━━ Material shown
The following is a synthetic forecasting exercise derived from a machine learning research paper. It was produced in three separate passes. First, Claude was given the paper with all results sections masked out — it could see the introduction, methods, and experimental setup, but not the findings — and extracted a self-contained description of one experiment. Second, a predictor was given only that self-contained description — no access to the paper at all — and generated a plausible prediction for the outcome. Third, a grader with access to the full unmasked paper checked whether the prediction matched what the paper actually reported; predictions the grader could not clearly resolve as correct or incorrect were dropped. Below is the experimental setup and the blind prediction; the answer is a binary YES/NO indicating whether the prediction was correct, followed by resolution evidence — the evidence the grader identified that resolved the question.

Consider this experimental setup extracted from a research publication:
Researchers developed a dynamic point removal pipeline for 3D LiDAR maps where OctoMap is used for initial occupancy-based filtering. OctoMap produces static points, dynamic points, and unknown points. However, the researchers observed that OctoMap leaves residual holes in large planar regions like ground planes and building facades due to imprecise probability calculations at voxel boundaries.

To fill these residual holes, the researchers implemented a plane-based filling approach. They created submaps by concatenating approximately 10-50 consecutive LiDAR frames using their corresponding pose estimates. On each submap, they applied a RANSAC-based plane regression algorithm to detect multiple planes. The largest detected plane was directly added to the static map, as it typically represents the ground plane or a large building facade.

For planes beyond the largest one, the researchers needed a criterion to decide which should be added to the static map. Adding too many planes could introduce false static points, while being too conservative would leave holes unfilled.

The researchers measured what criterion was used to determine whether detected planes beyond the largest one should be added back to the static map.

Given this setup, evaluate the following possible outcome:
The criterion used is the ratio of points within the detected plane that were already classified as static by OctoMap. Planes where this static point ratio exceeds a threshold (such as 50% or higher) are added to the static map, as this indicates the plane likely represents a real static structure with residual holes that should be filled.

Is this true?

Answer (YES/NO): NO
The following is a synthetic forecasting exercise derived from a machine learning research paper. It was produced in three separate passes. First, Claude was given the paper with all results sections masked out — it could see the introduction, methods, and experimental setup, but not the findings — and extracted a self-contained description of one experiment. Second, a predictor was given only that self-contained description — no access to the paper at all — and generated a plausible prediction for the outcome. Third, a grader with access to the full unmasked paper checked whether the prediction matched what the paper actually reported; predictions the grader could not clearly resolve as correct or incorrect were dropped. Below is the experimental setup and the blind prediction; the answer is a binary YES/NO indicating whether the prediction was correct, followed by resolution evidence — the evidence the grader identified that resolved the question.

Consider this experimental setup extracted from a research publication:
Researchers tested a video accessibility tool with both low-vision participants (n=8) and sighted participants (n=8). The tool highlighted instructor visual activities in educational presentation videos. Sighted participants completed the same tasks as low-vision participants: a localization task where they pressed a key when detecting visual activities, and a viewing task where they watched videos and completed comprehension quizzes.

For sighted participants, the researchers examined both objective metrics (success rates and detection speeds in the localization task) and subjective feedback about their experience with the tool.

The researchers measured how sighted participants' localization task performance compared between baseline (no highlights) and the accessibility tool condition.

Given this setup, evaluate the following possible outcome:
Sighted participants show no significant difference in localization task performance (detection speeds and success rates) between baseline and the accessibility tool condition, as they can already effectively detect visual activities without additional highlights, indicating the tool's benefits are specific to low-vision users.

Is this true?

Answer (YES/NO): YES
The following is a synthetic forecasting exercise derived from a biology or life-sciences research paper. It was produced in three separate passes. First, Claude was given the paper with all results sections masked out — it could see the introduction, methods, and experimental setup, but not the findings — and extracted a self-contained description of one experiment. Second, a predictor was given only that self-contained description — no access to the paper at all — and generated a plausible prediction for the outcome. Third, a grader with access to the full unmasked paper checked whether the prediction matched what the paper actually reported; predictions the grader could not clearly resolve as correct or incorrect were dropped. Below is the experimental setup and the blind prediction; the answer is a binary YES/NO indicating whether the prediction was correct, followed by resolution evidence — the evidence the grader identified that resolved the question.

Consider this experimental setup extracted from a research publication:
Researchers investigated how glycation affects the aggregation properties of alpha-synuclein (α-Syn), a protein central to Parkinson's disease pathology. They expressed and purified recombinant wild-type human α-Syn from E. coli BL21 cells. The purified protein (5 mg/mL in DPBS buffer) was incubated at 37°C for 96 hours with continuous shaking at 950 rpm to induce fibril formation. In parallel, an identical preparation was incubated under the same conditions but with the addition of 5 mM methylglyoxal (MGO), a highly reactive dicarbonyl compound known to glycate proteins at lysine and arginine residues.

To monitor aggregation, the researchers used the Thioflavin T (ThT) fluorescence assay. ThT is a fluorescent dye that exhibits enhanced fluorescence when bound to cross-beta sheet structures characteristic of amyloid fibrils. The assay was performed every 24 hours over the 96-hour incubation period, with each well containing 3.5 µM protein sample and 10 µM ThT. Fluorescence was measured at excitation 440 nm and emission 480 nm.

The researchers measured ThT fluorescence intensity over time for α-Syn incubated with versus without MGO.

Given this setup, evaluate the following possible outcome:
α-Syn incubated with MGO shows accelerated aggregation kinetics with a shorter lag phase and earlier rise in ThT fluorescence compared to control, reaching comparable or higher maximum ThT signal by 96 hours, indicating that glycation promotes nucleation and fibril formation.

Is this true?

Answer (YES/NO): NO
━━━━
* _What is needed_
As you read the records above, find each line that contains "rates" and copy it.

* _Result of this exercise_
For sighted participants, the researchers examined both objective metrics (success rates and detection speeds in the localization task) and subjective feedback about their experience with the tool.
Sighted participants show no significant difference in localization task performance (detection speeds and success rates) between baseline and the accessibility tool condition, as they can already effectively detect visual activities without additional highlights, indicating the tool's benefits are specific to low-vision users.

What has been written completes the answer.